Contemporary Art Magazines Critical Reading Group meeting, April 27, 2015. Courtesy of Triangle, New York. Photo: Elena Levi.

Contemporary Art Magazines Critical Reading Group meeting, April 27, 2015. Courtesy of Triangle, New York. Photo: Elena Levi.

A year and a half ago, my friend Clara and I emailed most people we knew in New York to see who may be interested in joining us in reading art magazines cover to cover. We called it the “Contemporary Art Magazines Critical Reading Group” (in hindsight, we should have named it something shorter, or at least have a better acronym than CAMCRG) and organized it via the Public School New York. The idea was to focus on a different art magazine at every session, and talk about the overall composition of any given issue, as well as specific articles, and the larger contribution a magazine makes or could make. We started with Artforum. It seemed like it would fit this methodology perfectly, since we all came to reading it cover to cover (for the first time, because really, who does that?) with a particular knowledge or opinion of the magazine, its history, its current status, and its style, and we all had certain expectations from it.
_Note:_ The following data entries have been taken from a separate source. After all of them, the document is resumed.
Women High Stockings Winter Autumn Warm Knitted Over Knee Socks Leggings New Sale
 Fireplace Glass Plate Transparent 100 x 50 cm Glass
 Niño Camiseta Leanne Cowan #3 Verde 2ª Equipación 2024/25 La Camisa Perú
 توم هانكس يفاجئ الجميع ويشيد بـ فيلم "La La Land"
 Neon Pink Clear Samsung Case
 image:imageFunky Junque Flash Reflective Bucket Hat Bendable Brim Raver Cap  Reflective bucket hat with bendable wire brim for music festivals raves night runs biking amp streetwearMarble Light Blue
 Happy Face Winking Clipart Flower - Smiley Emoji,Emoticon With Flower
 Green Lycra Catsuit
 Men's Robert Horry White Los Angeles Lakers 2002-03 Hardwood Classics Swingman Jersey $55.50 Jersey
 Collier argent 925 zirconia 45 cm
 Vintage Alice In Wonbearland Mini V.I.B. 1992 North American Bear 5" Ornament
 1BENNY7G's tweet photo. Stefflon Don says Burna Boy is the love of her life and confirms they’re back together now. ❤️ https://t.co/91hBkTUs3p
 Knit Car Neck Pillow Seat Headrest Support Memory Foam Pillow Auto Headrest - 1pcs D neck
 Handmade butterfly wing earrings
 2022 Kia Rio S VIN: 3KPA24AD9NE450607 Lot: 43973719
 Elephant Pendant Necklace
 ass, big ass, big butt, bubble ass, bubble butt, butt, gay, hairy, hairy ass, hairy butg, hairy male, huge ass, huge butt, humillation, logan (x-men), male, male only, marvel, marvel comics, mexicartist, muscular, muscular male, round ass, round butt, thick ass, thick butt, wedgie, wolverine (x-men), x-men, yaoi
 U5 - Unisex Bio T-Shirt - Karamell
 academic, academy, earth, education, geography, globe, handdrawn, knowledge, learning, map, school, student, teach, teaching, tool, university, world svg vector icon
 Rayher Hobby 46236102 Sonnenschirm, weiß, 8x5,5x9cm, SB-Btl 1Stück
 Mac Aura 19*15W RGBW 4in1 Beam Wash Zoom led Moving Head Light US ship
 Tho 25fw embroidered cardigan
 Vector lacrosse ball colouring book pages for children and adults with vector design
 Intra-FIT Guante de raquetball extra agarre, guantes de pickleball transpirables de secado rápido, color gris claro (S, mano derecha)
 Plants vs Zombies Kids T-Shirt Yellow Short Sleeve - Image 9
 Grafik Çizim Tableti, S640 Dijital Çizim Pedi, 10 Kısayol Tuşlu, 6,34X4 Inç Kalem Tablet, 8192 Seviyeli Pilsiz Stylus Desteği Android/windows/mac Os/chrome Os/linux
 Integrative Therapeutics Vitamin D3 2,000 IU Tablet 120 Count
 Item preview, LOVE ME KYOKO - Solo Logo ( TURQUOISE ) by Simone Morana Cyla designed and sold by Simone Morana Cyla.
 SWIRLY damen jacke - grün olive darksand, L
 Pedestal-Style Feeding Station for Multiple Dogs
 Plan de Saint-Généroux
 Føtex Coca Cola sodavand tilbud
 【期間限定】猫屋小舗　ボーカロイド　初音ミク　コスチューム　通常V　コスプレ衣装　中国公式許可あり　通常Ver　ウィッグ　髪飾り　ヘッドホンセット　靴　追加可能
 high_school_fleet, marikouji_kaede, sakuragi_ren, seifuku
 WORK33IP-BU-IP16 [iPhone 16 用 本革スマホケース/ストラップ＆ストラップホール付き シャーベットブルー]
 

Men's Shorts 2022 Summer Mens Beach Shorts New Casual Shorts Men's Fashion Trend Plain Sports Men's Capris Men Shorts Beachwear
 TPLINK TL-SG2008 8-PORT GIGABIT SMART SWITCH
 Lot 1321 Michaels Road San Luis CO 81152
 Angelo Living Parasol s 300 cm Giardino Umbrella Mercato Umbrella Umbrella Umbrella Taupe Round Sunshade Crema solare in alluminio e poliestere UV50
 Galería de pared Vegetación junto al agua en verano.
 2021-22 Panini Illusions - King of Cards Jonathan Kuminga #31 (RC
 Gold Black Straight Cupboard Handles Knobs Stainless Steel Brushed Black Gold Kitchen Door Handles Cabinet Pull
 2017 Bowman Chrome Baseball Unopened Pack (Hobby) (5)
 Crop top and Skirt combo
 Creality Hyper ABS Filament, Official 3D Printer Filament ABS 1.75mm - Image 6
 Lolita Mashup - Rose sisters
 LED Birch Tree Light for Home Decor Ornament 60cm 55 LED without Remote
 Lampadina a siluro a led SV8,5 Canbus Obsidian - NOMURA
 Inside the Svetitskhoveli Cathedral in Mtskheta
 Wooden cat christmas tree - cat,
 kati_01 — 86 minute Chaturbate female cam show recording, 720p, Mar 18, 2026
“Any surprises?” was the first thing we discussed in that initial meeting. I remember presuming that Artforum would be much more unequal and—sorry—boring than it was. The conversation very quickly veered from the lovely discovery that reading cover-to-cover is much more engaging than selective reading, to discussing the tone of writing in Artforum, the feeling that the magazine emphasizes a style and language that generates a sense of authority. Which brought about a discussion of how Artforum is actively writing the history of contemporary art—or at least, believes that’s what it does. That’s why the magazine opens with the obituaries, we laughed.